The human body is almost always facing the oxidative stress caused by foodborne aldehydes such as glyoxal (GO) and methylglyoxal (MGO), 4-hydroxyhexenal (HHE), and 4-hydroxynonenal (HNE). When these aldehydes build up, they can cause a range of harm. However, a probiotic, Clostridium butyricum, can increase nuclear factor erythroid-2 related factor 2 (Nrf2) and may have the potential to relieve oxidative stress. If C. butyricum is indeed resistant to aldehydes, the advantages (accessibility, convenience, and safety) will be of great significance compared with drugs. Unfortunately, whether C. butyricum can play a role in alleviating toxic effects of foodborne aldehydes in the intestine (the first line of defense against food-derived toxin) was unclear. To investigate these, we measured the viability, ROS, autophagy, and inflammatory cytokine expression of Caco-2 which were co-cultured with C. butyricum and stimulated by the four aldehydes via Nrf2 pathway (Staphylococcus aureus and Enterococcus faecium as controls).

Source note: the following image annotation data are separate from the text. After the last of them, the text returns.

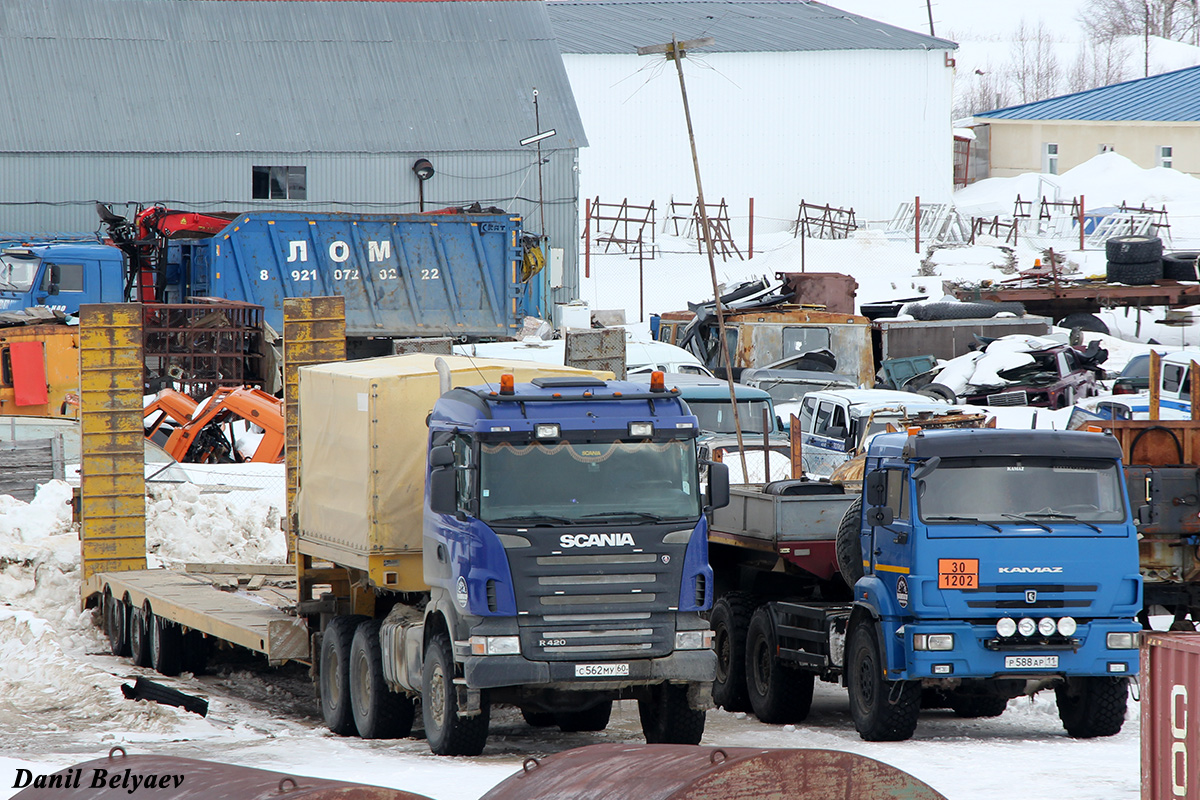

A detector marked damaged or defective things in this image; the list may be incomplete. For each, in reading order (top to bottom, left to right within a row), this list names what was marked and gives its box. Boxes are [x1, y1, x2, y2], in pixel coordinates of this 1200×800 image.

rusty barrel in foreground [11, 753, 434, 800]
rusty barrel in foreground [477, 743, 945, 800]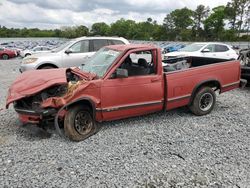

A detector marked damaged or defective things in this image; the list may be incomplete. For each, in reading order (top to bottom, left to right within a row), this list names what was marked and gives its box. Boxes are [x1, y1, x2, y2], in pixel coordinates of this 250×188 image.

crumpled hood [6, 68, 95, 108]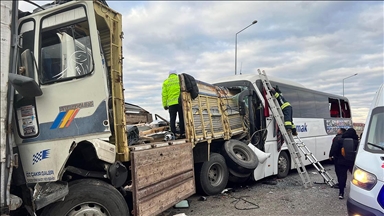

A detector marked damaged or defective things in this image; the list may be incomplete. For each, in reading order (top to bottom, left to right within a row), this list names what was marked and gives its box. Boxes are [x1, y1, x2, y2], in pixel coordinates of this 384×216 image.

shattered windshield [39, 20, 94, 84]
shattered windshield [364, 107, 382, 153]
detached tire [195, 152, 228, 196]
detached tire [222, 139, 258, 175]
detached tire [41, 179, 129, 216]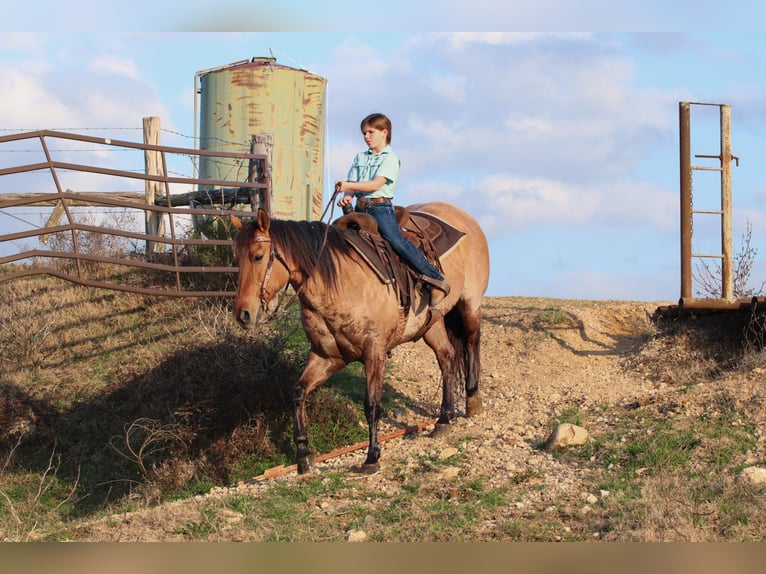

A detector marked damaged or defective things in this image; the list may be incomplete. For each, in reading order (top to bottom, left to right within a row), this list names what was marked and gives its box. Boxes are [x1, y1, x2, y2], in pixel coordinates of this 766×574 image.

Then, we explored the link among C. butyricum, NLRP6, and Nrf2 signaling pathways when facing the stimuli. In the present study, we demonstrated that Clostridium butyricum relieved the oxidative stress induced by the aldehydes in Caco-2. Most interestingly, we found a "complementary" relationship between NLRP6 and Nrf2 in C. butyricum treatment under aldehyde stress. Our research not only makes a contribution to the popularization of C. butyricum as a probiotic-rich food instead of medicines but also sheds new light on the application of subsequent microecological formulation of C. butyricum. KEY POINTS: • The adverse effects are caused in a dose-dependent manner by foodborne aldehydes. • Clostridium butyricum can significantly ameliorate oxidative stress. • There is a "complementary" relationship between the NLRP6 and Nrf2 signaling pathways. • Using Clostridium butyricum foods to alleviate oxidative stress shows great prospects.
人体几乎总是面临着由食源性醛类物质引起的氧化应激,如乙二醛(GO)、甲基乙二醛(MGO)、4-羟基己烯醛(HHE)和4-羟基壬烯醛(HNE)。当这些醛类物质积累时,会造成一系列危害。然而,一种益生菌——丁酸梭菌,能够增加核因子红细胞2相关因子2(Nrf2),并可能具有缓解氧化应激的潜力。如果丁酸梭菌确实对醛类物质具有抗性,那么与药物相比,其优势(易获取、方便和安全)将具有重要意义。不幸的是,丁酸梭菌是否能在减轻肠道(抵御食物毒素的第一道防线)中食源性醛类物质的毒性作用方面发挥作用尚不清楚。为了研究这些问题,我们测量了与丁酸梭菌共培养并通过Nrf2途径受到四种醛类物质刺激的Caco-2细胞的活力、活性氧(ROS)、自噬和炎性细胞因子表达(以金黄色葡萄球菌和粪肠球菌作为对照)。然后,我们探究了丁酸梭菌、NLRP6和Nrf2信号通路在面对刺激时的联系。在本研究中我们证明,丁酸梭菌可减轻醛类物质在Caco-2细胞中诱导的氧化应激。最有趣的是,我们发现在醛类应激下,丁酸梭菌处理过程中NLRP6和Nrf2之间存在一种“互补”关系。我们的研究不仅有助于将丁酸梭菌作为富含益生菌的食品而非药物进行推广,还为后续丁酸梭菌微生态制剂的应用提供了新的思路。要点:• 食源性醛类物质以剂量依赖的方式造成不良影响。• 丁酸梭菌可显著改善氧化应激。• NLRP6和Nrf2信号通路之间存在“互补”关系。• 使用丁酸梭菌食品减轻氧化应激具有广阔前景。